L'histoire :
Texas, début des années 1970. Troy Falconer traverse l’Ouest comme on glisse entre les mailles d’un filet : sans adresse, sans métier, sans rien posséder. Il refuse l’idée même de « chez soi » et survit à coups de larcins rapides, surtout des voitures prises sur les parkings de motels, remplacées dès que la pression monte. Après des années à vivre ainsi, il réapparaît pourtant dans sa région d’origine et retrouve Harlan, son grand frère, laissé exsangue par une séparation brutale : sa femme est partie en lui laissant le vide… et en emportant l’argent. Troy a alors une conviction : reprendre la route, retrouver la fugitive et récupérer ce qui leur a été arraché. Sauf que la cavale déraille avant même d’avoir vraiment commencé. Dans un break volé pour filer plus loin, une présence invisible au départ s’impose : Martha Zacharias, une enfant mennonite en rupture avec les siens, était là, cachée, endormie. D’un instant à l’autre, le voyage « utile » devient fuite à haut risque. Entre contrôles, rencontres menaçantes et décisions impossibles, les frères sont entraînés vers la frontière, avec une question qui grossit à chaque kilomètre : jusqu’où Troy peut-il tenir sa logique du détachement quand une enfant dépend désormais de lui ?

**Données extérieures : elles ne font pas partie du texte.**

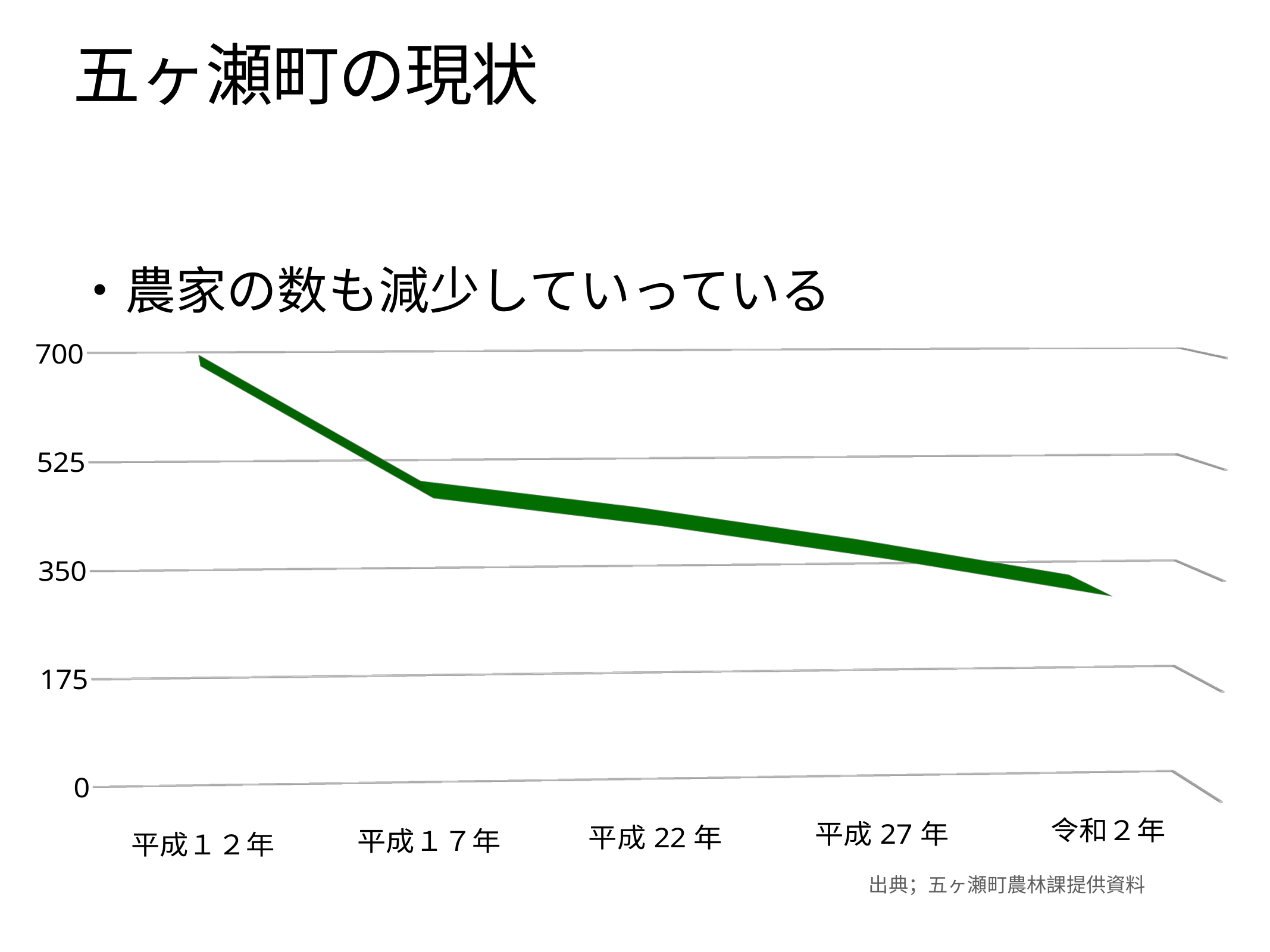
Which is larger, the value for 平成１７年 or the value for 令和２年? 平成１７年 Which year has the lowest value on the chart? 令和２年 Is the value for 令和２年 greater or less than 350? less What colour is the line plotted on the chart? green What kind of chart is shown on the slide? line chart Which year has the highest value on the chart? 平成１２年 Is the value for 平成 22 年 greater or less than 350? greater Do the values rise or fall from 平成１２年 to 令和２年? fall Is the value for 平成１２年 greater or less than 525? greater Which is larger, the value for 平成１２年 or the value for 平成１７年? 平成１２年 How many points (years) are plotted on the x axis of the chart? 5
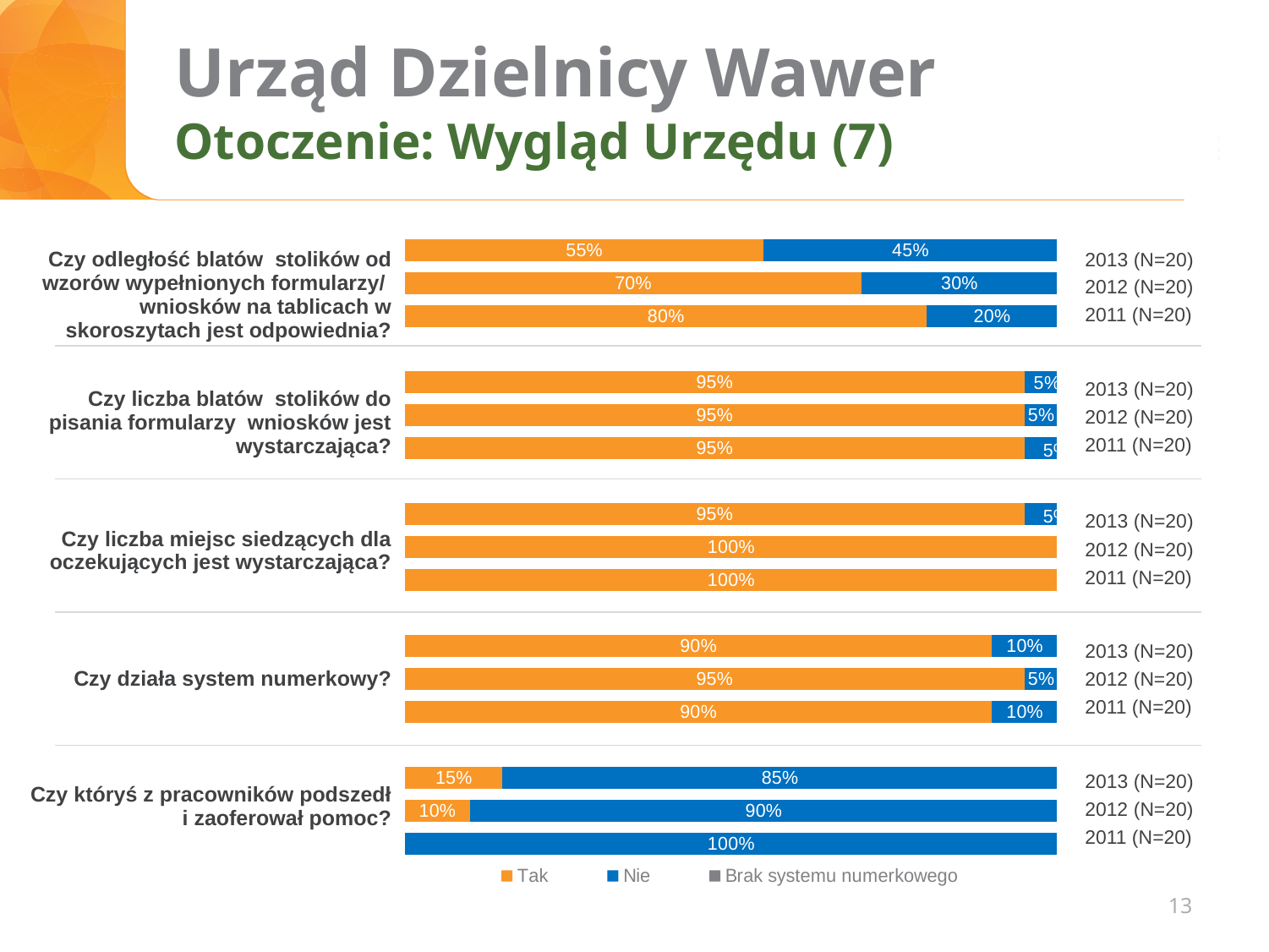
How many series does the legend at the bottom of the slide list? 3 In the chart for "Czy działa system numerkowy?", what is the "Nie" value for 2013 (N=20)? 10% In the chart for "Czy liczba miejsc siedzących dla oczekujących jest wystarczająca?", what is the "Tak" value for 2012 (N=20)? 100% In the chart for "Czy odległość blatów stolików od wzorów wypełnionych formularzy/wniosków na tablicach w skoroszytach jest odpowiednia?", what is the difference between the "Tak" values for 2011 and 2013? 25% In the chart for "Czy liczba miejsc siedzących dla oczekujących jest wystarczająca?", which year has the lowest "Tak" value? 2013 (N=20) In the chart for "Czy odległość blatów stolików od wzorów wypełnionych formularzy/wniosków na tablicach w skoroszytach jest odpowiednia?", what is the "Nie" value for 2011 (N=20)? 20% In the chart for "Czy któryś z pracowników podszedł i zaoferował pomoc?", what is the "Tak" value for 2013 (N=20)? 15% In the chart for "Czy odległość blatów stolików od wzorów wypełnionych formularzy/wniosków na tablicach w skoroszytach jest odpowiednia?", which year has the highest "Tak" value? 2011 (N=20) In the chart for "Czy któryś z pracowników podszedł i zaoferował pomoc?", what is the "Nie" value for 2012 (N=20)? 90% In the chart for "Czy działa system numerkowy?", is the "Tak" value larger for 2012 or 2013? 2012 In the chart for "Czy odległość blatów stolików od wzorów wypełnionych formularzy/wniosków na tablicach w skoroszytach jest odpowiednia?", what is the "Tak" value for 2013 (N=20)? 55% In the chart for "Czy liczba blatów stolików do pisania formularzy wniosków jest wystarczająca?", what is the "Tak" value for 2012 (N=20)? 95%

Ce qu'on en pense sur la planète BD :
Presidio fonctionne d’abord comme un road-movie noir : une mécanique de fuite, des décisions prises trop vite, et cette sensation permanente que la route n’offre jamais la sortie espérée. Le scénario de Simon Treins accroche en adoptant le point de vue du cadet, Troy, personnage paradoxal : ultra-lucide dans l’art de survivre, mais aveugle dès qu’il s’agit d’émotions. Son refus de la propriété n’est pas un slogan, c’est une armure. Et c’est justement cette armure que le récit s’emploie à fendre, en le forçant à composer avec un grand frère en miettes et, surtout, avec Martha, qui déplace le centre de gravité de l’histoire. L’adaptation du roman de Randy Kennedy se ressent dans la manière de laisser travailler les silences et les zones grises. L’album ne cherche pas l’esbroufe : il préfère les tensions souterraines, les petites phrases qui font mal, les scènes de transition qui disent l’épuisement et l’impasse. Par moments, le rythme peut sembler plus posé que prévu pour un récit de cavale, mais cette respiration sert aussi le propos. Ici, la violence n’est pas un feu d’artifice, c’est une conséquence. Sur le plan graphique, Thibaud Villanova installe un réalisme rugueux, très « terre », qui colle aux motels fatigués, aux parkings nocturnes et aux routes interminables. Les cadrages respirent, prennent le temps d’ancrer les lieux, et rendent crédibles les corps – un peu lourds, un peu cassés, toujours sur la défensive. La couleur de Bertrand Denoulet joue un rôle clé : tons poussiéreux, lumières de néons, nuits épaisses… une palette qui enveloppe l’album d’une chaleur sèche et d’une mélancolie constante, comme un soleil qui n’éclaire jamais tout à fait. Au final, Presidio coche beaucoup de bonnes cases : une atmosphère solide, des personnages qui existent, et une montée en tension bien menée. Ce n’est pas le polar qui retourne la table, mais c’est une lecture efficace, tenue, avec ce petit supplément d’âme qui reste une fois la dernière page tournée.